Fixed Deposits aren’t completely safe

The biggest reason people prefer FDs over any other avenue is because of its risk free attribute. However, fixed deposits too aren’t entirely safe. Deposit Insurance and Credit Guarantee Corporation (DICGC) provides security for deposits up to Rs 1 lakh per customer per bank. Therefore, if you have Rs 3 lakh to invest, it is advised to split the amount and invest it in three different banks.

Ladder your investments

As said earlier, distributing your investments to different banks is an advised move. However, freezing your money for a long period of time at low rate of interests needs to be avoided as well. Therefore, ladder your investments. Invest money in different banks with different tenure and maturity period. So, there is a good sum of money available for you when needed.

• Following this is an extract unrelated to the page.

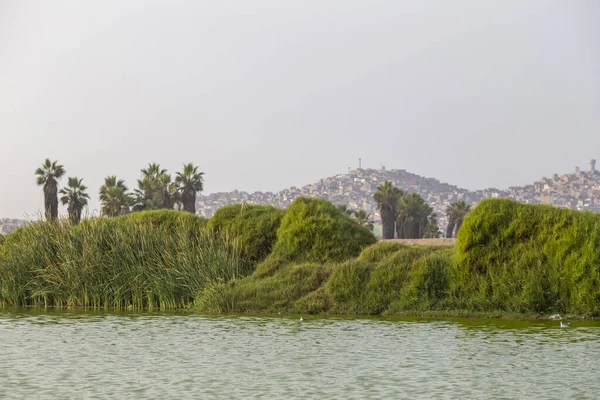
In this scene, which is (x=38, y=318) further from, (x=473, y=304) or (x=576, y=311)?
(x=576, y=311)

Premature withdrawals invite a penalty

Many times we fall prey to lucrative offers provided by banks. For instance, if a fixed deposit is available to you at a rate of 9% for a year and 9.5% for five years, don’t fall for the longer tenure. There is a high possibility that you might require money in the near future and premature withdrawal comes with a penalty.

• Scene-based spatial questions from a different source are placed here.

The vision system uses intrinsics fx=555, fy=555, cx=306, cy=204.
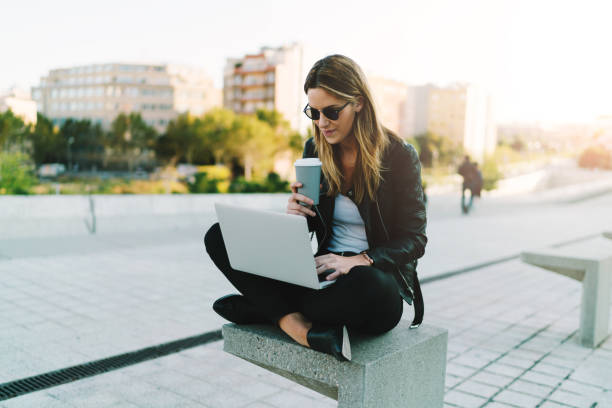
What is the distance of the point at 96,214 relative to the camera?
10.0 metres

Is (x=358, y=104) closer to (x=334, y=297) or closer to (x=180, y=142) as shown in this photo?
(x=334, y=297)

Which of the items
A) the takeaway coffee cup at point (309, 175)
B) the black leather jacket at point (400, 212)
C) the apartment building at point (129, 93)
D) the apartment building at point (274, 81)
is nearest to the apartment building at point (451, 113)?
the apartment building at point (274, 81)

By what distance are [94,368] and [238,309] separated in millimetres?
1784

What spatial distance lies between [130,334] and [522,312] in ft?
12.1

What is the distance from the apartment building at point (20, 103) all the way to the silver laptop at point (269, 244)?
592 inches

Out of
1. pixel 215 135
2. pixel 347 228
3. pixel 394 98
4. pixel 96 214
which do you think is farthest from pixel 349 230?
pixel 394 98

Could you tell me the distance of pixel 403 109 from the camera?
428 feet

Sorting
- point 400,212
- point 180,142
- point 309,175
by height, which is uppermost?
point 180,142

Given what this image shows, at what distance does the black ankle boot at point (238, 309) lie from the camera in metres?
2.29

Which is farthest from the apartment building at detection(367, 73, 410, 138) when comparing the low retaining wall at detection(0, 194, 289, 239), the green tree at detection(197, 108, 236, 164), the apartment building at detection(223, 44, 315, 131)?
the low retaining wall at detection(0, 194, 289, 239)

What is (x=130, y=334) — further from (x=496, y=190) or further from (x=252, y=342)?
(x=496, y=190)

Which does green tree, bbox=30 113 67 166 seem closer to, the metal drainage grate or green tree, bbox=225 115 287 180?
green tree, bbox=225 115 287 180

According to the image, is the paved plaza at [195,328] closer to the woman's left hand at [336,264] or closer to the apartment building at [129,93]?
the woman's left hand at [336,264]

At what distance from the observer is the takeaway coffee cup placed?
197cm
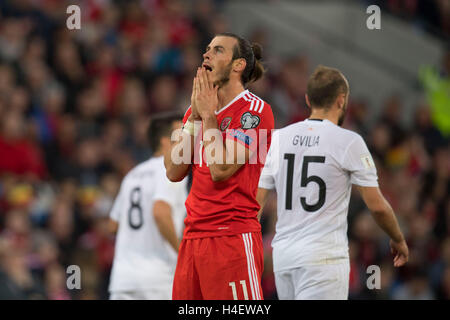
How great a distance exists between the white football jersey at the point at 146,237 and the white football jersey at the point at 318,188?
1359 mm

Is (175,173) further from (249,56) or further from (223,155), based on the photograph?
(249,56)

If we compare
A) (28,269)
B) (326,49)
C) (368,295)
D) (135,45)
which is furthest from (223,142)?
(326,49)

TDS is only an interim tax

The interest earned on your fixed deposit is completely taxable. For instance, if the interest earned from your fixed deposit is more than Rs 10,000, then the tax will be deducted as per the defined rate, at source. Also, if you fall in the higher tax bracket, then you are likely to pay a higher tax.

Income incurred from FDs is clubbed with yours

The income earned from your fixed deposit is clubbed with your annual income. So, if you feel that you might get away with the taxation hassles by investing in a fixed deposit under your spouse or children’s name, you will still be taxed. However, here the income will be added under the income of the giver and accordingly the tax procedures will be carried.